No Direct Line Between Washington and Moscow
One important reason the Cold War didn't turn into a hot war was that the U.S. and the Soviet Union threatened each other with nuclear apocalypse. "Mutual assured destruction," or MAD for short, was, paradoxically, the world's guarantee of survival for decades. After all, the first to press the button would be the second to die.
Today, that constellation is a bit more complicated. Ukraine isnt a member of NATO and is thus not under the protection of the alliance's mutual defense pact. But a retaliatory strike by the Americans after a Russian nuclear attack would make NATO a direct party to the war. No one can predict the spiral of escalation that might then be set in motion. Indeed, for the first time in 60 years, fears of nuclear annihilation are once again hanging over the world.

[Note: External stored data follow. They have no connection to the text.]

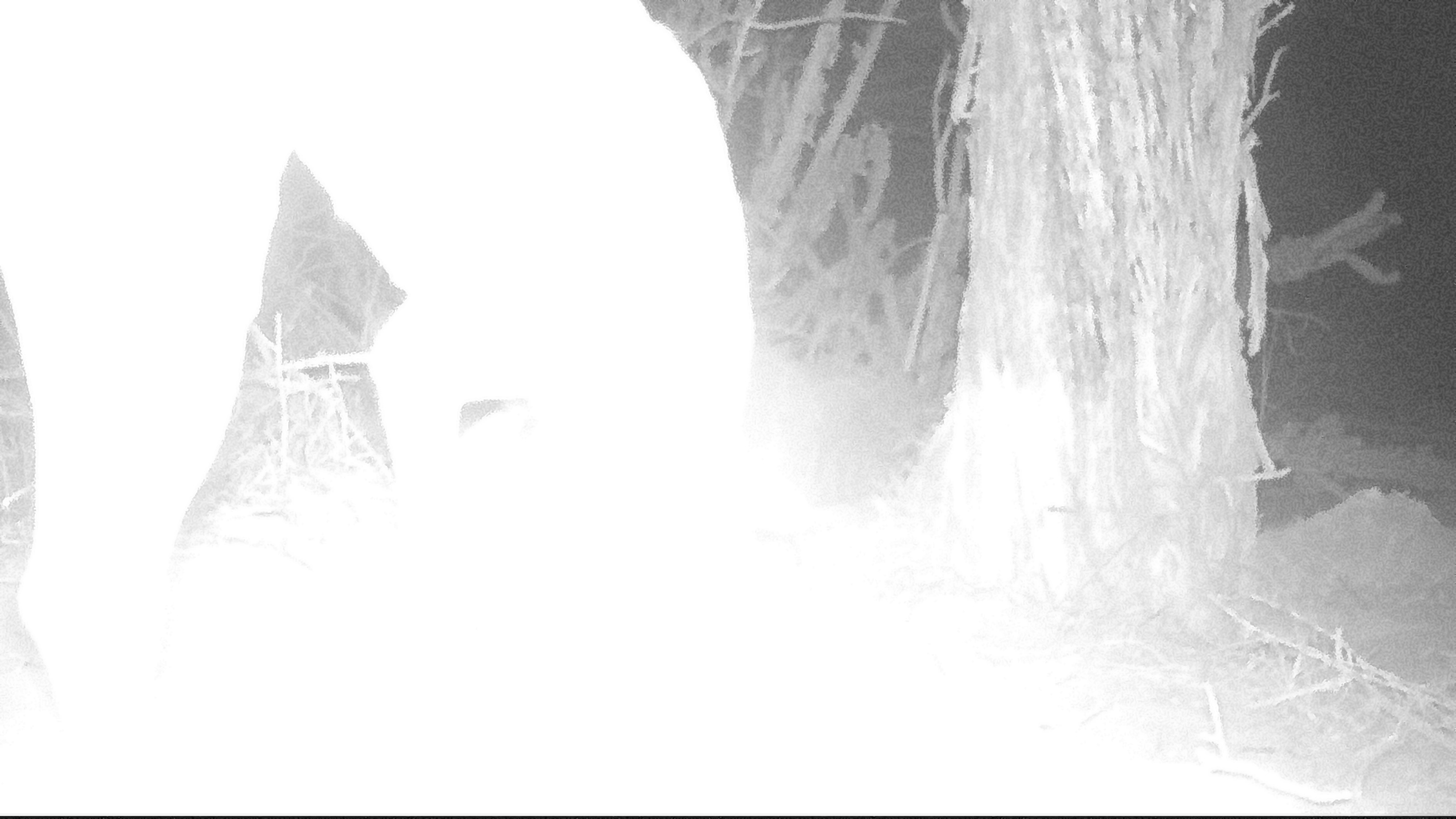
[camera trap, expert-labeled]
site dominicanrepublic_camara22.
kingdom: Animalia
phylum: Chordata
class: Mammalia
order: Carnivora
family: Canidae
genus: Canis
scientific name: Canis familiaris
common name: domestic dog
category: dog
Dog (domestic dog) (Canis familiaris).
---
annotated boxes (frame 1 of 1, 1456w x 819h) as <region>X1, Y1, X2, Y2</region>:
dog: <region>0, 0, 777, 771</region>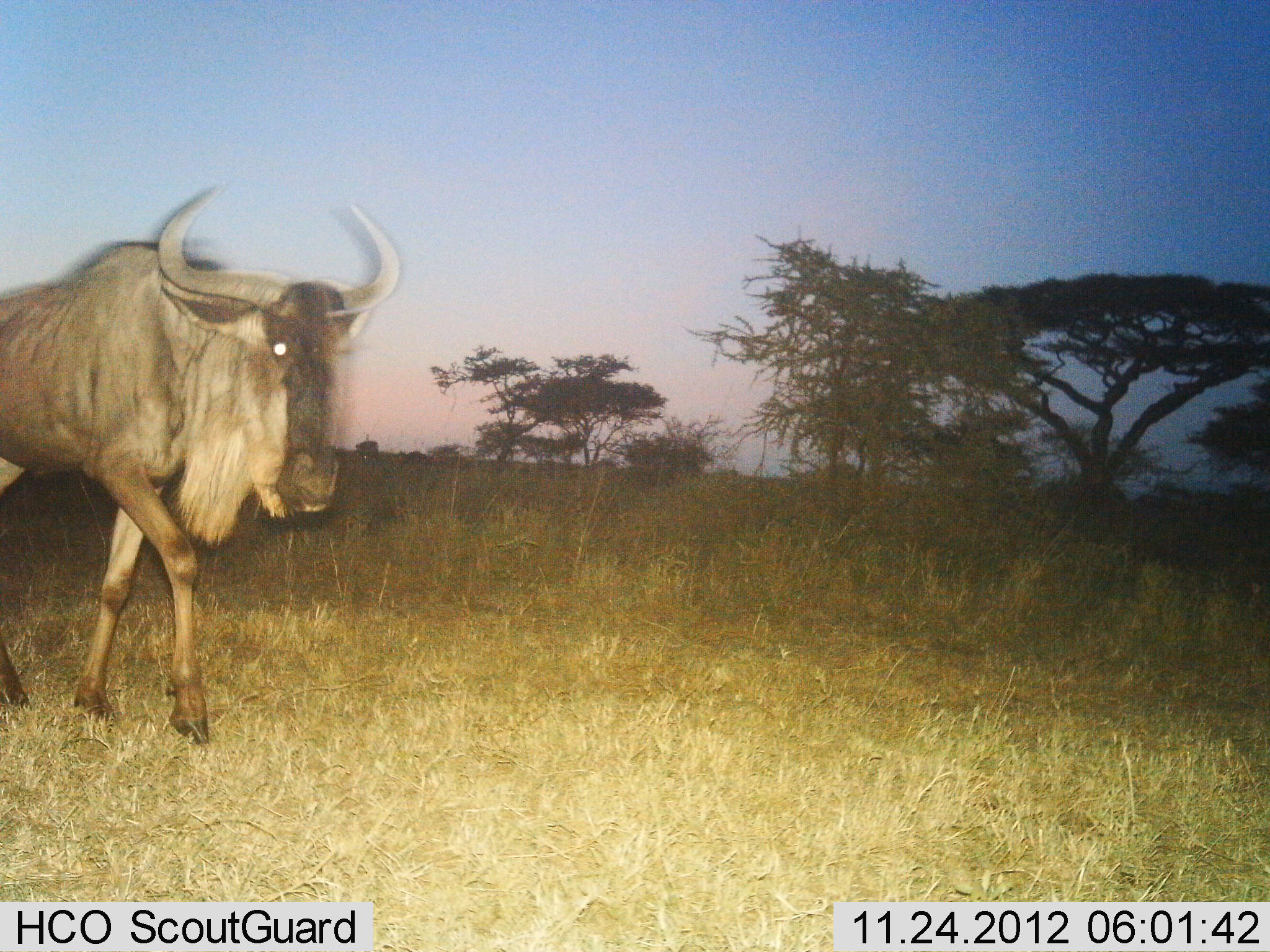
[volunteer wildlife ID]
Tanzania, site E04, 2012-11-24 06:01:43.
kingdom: Animalia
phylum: Chordata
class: Mammalia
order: Artiodactyla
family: Bovidae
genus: Connochaetes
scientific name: Connochaetes taurinus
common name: blue wildebeest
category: wildebeest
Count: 1.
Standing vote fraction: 23%.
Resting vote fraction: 0%.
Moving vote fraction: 77%.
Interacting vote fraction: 4%.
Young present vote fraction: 0%.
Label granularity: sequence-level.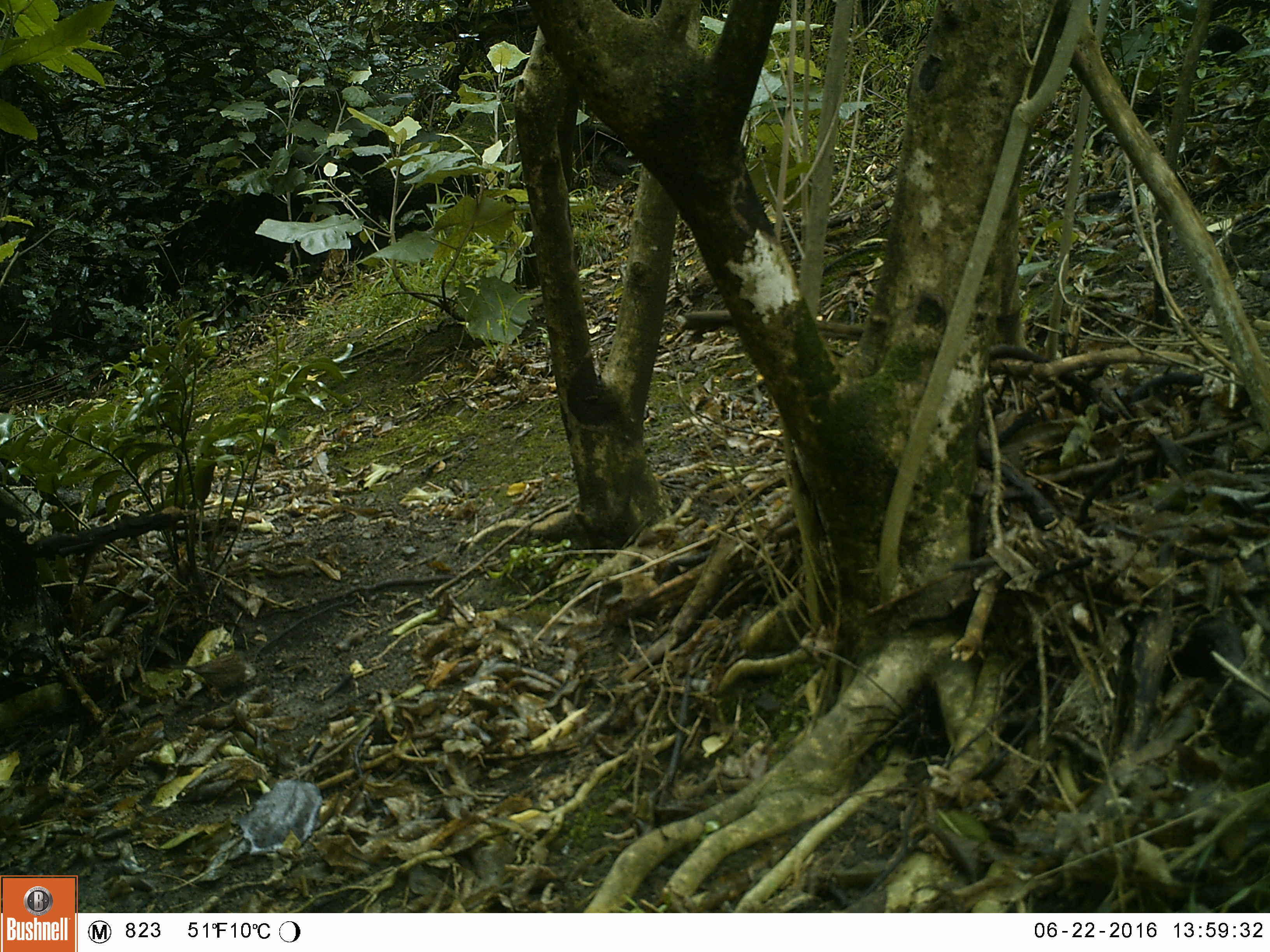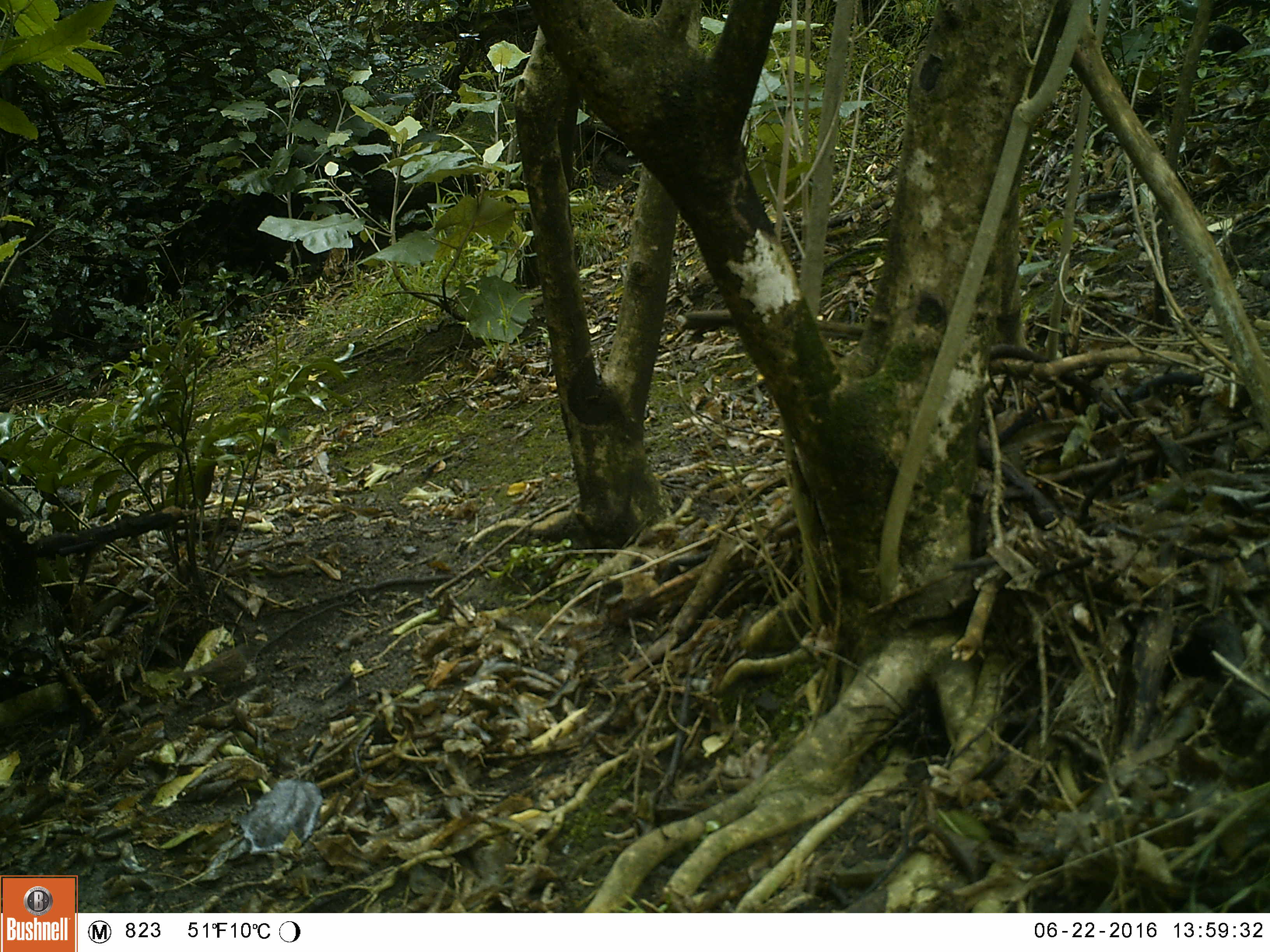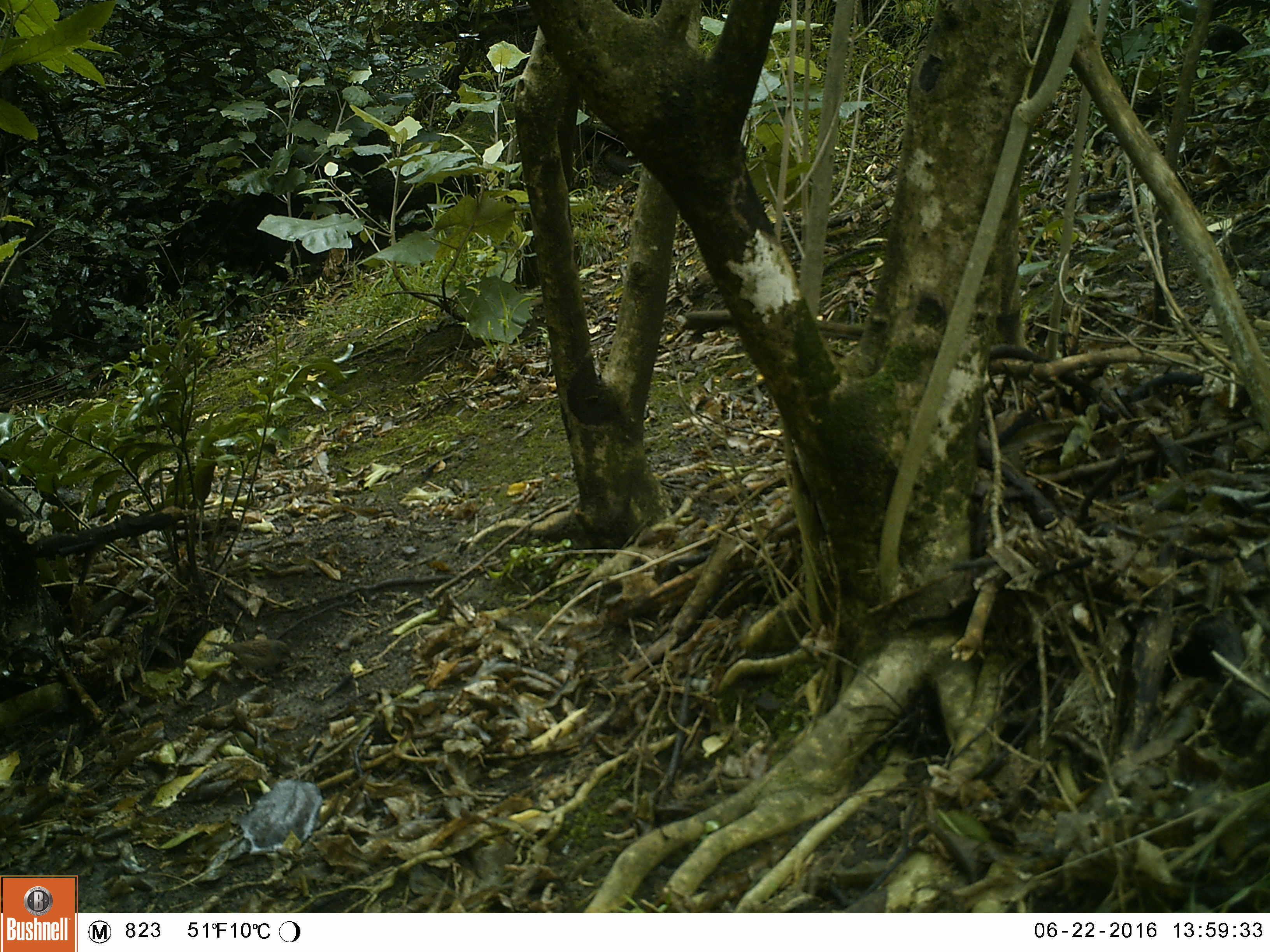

Back then, in October 1962, the world was on the verge of doom because the Soviet deployment in Cuba. The situation was so precarious that bomber pilots at the Ramstein Air Base in Germany slept overnight on the airfield so that they could take off within minutes and drop their nuclear bombs over Soviet cities. The situation was defused only because both U.S. President John F. Kennedy and Soviet leader Nikita Khrushchev were willing to compromise and, at the same time, Robert Kennedy, the U.S. president's brother, engaged in secret diplomacy with Moscow to prevent the worst from happening."